Reason #3: Sunday sailings are a fine old Scottish tradition

Alcohol does not solve any problem, but then neither does milk.” — Scottish Proverb

In Glasgow, we could always tell when the pubs closed because the singing would start. Scots have raised love of drinking to an art form, or at least to vocal celebration. By the 1830s, there was a pub for every 130 people (of all ages) in Glasgow. But that was also the date when the Temperance Movement was founded by John Dunlop in Glasgow. This resulted in the Forbes Mackenzie Act of 1853, making it illegal to serve alcohol on Sunday in restaurants, bars, and pubs.

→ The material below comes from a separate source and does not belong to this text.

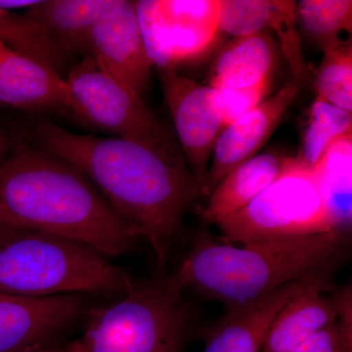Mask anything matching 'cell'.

It didn’t take long for parched Scots to find a loophole. Back then, there was a robust network of steamers—steam-powered boats taking passengers—and the Scots realized immediately that the ferries could serve their passengers Sunday alcohol. Soon the drunk Scots packing the Sunday steamboats were referred to as ‘steaming’ and ‘steaming drunk’.


The way I heard it, the spectacular Victorian Gents on Rothesay Pier were built because of God. In 1853, Scotland passed a law forbidding sale of alcohol on Sundays. But there was a loophole, allowing the steamboats that connected to the mainland to sell liquor. Thirsty Scots took to steamin‘—getting sloshed aboard the steamers—leading inevitably to a desperate need to er… de-slosh. Because Rothesay was a favorite haunt of wealthy Victorians, in 1899 the Rothesay Harbour Trust decided to spend the princely sum of £530 to establish a conveniently-located facility boasting the finest marble and inlaid mosaics, worthy of their valuable guests’ best efforts. (For more on the Victorian toilets, see THIS post. You know you want to.)

So there you have it. Historically, Sunday sailings have played a positive role. They cut down on the gangs of singing Scots roaming the streets of Glasgow. They led to some spectacular public toilets (for men anyway).

Prohibiting Sunday sailings because of biblical admonitions requires proof of strict adherence to ALL such laws, on pain of bastard-banishment, handless wives, smiting (those who pull out), and worst of all: NO BACON.